──────── Article

United States District Court, D. Massachusetts

August 10, 2017

Athenahealth, Inc., Plaintiff,
v.
Lauren May, Defendant.

          MEMORANDUM & ORDER

          Nathaniel M. Gorton United States District Judge

         This case arises from an employment dispute between Athenahealth, Inc. (“Athena” or “plaintiff”) and its former employee, Lauren May (“May” or “defendant”) in which Athena alleges that May failed to return, upon her termination, a laptop computer provided to her by Athena for her work.

         May moves to dismiss Athena's claims against her for lack of subject matter jurisdiction and for failure to state a claim upon which relief can be granted. For the reasons that follow, defendant's motion will be denied.

         I. Background

         Athena, a Delaware corporation with its principle place of business in Watertown, Massachusetts, is a nationwide provider of web-based healthcare management services. To meet client needs as well as to find new clients, Athena invests in acquiring and maintaining a significant amount of information about former, current and prospective clients.

         May began working for Athena in or about November, 2011 at the Watertown, Massachusetts office. She later transferred to Athena's Princeton, New Jersey office on an unspecified date. Sometime thereafter May began working remotely from her home in New Jersey but, in or about June, 2016, the employment relationship was terminated.

         Section 1 of an employment agreement entered into by May and Athena (“the Agreement”) when she began working for Athena, provides that May “will immediately return to Athena all [documents, data, property and confidential information]” upon request or termination.

         Relevant to the pending motion, Sections 8 and 10 of the Agreement relate to dispute resolution. Specifically, in Section 8 of the Agreement, Athena reserved the right to pursue equitable relief, “in addition to any other rights and remedies it may have” in court. Section 10, meanwhile, provides that:

[except under] Section 8, any dispute . . . concerning Employee's employment with or separation from Athena will be referred to mediation . . . . [before being] brought in a court of competent jurisdiction in the state in which the office to which Employee reports is located.

────────────────

_Work to complete_.
1 – Transcribe the court memorandum word for word, starting with "I. Background" and going on through "and prospective clients.".
2 – Answer these questions using the court memorandum:
(a) In which state is Athena incorporated?
(b) In or about what month and year did May begin working for Athena?
(c) Which section of the Agreement reserves Athena's right to seek equitable relief in court?
3 – Carry the court memorandum forward from the point where it stops.
The entries that come after the court memorandum have no role in this work.

──────── Entries provided

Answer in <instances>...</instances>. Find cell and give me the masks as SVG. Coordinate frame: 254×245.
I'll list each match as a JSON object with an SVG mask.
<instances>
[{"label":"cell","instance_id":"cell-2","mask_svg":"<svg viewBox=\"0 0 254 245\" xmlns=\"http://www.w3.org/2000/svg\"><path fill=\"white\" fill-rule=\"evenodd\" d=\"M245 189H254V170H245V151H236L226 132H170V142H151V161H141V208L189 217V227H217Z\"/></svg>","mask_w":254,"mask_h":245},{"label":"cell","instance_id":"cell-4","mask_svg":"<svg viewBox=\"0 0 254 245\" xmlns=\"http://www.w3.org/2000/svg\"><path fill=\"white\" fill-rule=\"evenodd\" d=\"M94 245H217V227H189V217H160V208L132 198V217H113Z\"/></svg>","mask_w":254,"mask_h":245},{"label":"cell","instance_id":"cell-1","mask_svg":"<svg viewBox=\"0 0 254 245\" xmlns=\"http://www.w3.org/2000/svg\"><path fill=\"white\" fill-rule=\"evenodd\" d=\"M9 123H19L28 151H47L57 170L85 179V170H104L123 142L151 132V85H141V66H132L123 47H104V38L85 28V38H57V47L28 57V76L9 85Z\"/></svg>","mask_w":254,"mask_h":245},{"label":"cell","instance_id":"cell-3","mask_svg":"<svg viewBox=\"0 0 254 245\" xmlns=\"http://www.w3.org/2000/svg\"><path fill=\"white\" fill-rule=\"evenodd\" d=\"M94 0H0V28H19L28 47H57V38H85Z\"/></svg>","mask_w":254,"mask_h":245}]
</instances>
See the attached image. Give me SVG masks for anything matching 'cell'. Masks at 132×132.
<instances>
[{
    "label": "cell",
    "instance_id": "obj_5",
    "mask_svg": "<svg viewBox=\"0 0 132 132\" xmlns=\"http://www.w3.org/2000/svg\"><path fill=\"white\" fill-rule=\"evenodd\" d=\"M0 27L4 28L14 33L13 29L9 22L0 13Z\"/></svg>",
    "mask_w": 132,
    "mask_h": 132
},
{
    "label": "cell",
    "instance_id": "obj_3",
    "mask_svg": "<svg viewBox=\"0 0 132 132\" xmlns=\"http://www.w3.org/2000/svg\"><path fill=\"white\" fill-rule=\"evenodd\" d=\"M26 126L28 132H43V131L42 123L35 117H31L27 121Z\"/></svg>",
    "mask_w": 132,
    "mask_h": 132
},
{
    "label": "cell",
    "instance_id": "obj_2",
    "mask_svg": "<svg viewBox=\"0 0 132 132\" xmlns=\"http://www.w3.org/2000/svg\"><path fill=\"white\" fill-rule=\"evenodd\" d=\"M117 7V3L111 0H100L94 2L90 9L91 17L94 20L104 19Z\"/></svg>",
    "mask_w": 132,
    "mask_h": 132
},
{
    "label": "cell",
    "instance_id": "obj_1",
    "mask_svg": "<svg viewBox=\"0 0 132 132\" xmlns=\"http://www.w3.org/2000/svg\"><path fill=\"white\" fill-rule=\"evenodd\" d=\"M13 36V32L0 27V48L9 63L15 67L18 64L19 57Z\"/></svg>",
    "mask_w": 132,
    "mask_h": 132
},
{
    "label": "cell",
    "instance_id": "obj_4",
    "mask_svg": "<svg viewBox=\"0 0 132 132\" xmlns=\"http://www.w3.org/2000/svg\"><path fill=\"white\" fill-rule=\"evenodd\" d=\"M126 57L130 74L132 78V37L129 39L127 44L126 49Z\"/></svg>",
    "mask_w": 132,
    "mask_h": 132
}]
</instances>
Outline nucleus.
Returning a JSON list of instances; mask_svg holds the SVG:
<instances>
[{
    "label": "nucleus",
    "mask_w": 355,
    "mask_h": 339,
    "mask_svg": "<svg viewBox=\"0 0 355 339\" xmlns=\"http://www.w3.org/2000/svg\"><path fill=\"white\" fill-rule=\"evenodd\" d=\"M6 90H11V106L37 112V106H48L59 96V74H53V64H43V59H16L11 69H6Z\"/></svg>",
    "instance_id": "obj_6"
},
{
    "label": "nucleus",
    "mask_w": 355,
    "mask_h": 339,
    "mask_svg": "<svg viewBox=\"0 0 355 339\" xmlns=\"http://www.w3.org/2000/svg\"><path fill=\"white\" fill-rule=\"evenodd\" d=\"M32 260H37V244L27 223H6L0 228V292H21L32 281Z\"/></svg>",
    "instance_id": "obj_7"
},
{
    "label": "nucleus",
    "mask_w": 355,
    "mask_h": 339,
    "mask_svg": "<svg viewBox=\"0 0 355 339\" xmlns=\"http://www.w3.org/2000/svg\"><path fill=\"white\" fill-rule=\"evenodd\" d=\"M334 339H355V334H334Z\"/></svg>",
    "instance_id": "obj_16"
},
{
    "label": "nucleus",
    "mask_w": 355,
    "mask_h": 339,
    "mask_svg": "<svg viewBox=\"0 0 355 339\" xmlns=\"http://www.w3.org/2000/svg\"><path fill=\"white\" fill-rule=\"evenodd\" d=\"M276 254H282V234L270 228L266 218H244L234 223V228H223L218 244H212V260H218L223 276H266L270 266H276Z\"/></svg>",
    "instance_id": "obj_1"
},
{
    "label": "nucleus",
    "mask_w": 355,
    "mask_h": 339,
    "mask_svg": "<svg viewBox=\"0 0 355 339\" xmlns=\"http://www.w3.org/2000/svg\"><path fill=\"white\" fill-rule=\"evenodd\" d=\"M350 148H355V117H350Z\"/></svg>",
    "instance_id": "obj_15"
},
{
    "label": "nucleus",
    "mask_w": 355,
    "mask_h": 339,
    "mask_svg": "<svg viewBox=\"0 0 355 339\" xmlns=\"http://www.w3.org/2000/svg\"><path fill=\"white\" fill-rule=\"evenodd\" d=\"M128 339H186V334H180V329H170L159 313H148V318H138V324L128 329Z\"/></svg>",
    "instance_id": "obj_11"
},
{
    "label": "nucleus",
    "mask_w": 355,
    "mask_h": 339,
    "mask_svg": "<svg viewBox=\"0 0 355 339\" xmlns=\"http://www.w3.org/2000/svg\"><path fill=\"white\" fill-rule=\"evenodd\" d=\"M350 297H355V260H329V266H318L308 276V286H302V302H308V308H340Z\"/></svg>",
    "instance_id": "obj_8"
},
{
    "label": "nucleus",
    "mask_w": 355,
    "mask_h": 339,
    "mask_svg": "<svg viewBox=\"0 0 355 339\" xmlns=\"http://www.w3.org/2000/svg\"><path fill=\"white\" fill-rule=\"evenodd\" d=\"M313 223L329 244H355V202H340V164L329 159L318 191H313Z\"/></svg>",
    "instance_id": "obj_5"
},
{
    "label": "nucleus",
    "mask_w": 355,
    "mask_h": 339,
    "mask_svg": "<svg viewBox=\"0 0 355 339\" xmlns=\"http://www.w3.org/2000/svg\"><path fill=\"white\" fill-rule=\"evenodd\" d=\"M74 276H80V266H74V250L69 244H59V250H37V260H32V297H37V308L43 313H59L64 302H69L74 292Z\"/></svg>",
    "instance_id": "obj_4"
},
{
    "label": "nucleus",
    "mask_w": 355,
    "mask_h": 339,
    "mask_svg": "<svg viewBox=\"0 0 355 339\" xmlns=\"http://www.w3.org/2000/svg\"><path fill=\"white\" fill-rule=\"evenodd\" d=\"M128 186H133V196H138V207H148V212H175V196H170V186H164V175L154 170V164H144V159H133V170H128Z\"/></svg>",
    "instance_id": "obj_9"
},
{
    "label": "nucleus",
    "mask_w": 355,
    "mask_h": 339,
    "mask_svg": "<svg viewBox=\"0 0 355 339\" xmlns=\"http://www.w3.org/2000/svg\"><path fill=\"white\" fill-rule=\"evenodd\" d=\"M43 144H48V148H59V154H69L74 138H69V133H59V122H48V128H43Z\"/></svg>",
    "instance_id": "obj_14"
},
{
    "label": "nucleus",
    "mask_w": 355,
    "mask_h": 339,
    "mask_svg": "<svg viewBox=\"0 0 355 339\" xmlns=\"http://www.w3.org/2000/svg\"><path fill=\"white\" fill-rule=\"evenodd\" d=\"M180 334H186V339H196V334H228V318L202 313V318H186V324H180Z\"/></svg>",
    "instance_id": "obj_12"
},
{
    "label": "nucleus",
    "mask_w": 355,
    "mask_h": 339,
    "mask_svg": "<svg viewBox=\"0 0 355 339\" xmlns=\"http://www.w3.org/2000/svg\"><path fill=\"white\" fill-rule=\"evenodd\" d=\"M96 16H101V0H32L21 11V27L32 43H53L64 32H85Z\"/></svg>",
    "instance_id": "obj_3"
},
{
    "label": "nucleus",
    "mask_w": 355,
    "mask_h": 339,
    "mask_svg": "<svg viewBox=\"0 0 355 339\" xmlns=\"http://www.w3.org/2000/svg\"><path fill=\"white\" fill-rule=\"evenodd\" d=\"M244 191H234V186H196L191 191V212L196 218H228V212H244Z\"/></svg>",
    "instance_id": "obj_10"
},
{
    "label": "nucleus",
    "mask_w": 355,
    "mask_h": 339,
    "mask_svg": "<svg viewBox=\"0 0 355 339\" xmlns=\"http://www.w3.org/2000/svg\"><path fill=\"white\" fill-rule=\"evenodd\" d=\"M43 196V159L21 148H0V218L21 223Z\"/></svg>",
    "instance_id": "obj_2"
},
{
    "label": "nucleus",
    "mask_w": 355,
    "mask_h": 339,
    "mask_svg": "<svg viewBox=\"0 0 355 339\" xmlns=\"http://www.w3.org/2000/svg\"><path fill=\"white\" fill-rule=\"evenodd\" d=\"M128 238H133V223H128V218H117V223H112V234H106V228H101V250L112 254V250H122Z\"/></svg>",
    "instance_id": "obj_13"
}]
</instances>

────────────────

_Expected results_.
1 –
I. Background

         Athena, a Delaware corporation with its principle place of business in Watertown, Massachusetts, is a nationwide provider of web-based healthcare management services. To meet client needs as well as to find new clients, Athena invests in acquiring and maintaining a significant amount of information about former, current and prospective clients.

2 –
(a) Delaware
(b) November 2011
(c) Section 8

3 –
         Upon termination, May failed to return a laptop computer that Athena provided her for work. Moreover, she allegedly downloaded Athena's confidential information and sent it to her personal e-mail account shortly before the end of her employment. Athena alleges that these actions constitute 1) a violation of the Defend Trade Secrets Act (“DTSA”), 18 U.S.C. § 1836 (Count I), 2) breaches of contract and the implied covenant of good faith and fair dealing (Counts II and III, respectively), 3) misappropriation (Counts IV and V), 4) breach of fiduciary duty (Count VI) and 5) conversion (Count VII).

         Athena filed its complaint against May in August, 2016. The following day, it moved for an emergency temporary restraining order (“TRO”) requesting that May be required to return the laptop she had kept. A TRO was entered by United States District Judge F. Dennis Saylor IV on September 2, 2016, directing May to return the subject computer or otherwise retain custody but refrain from using it. The computer was purportedly then transferred to the custody of May's attorney.

         The TRO was extended by United States District Judge Indira Talwani until this session issued a preliminary injunction directing May to return the computer. On November 2, 2016, Athena filed a motion to find May in contempt for failure to return the computer in violation of the preliminary injunction. This session allowed that motion, in part, but denied it as moot the following day because May had apparently complied with the terms of the injunction.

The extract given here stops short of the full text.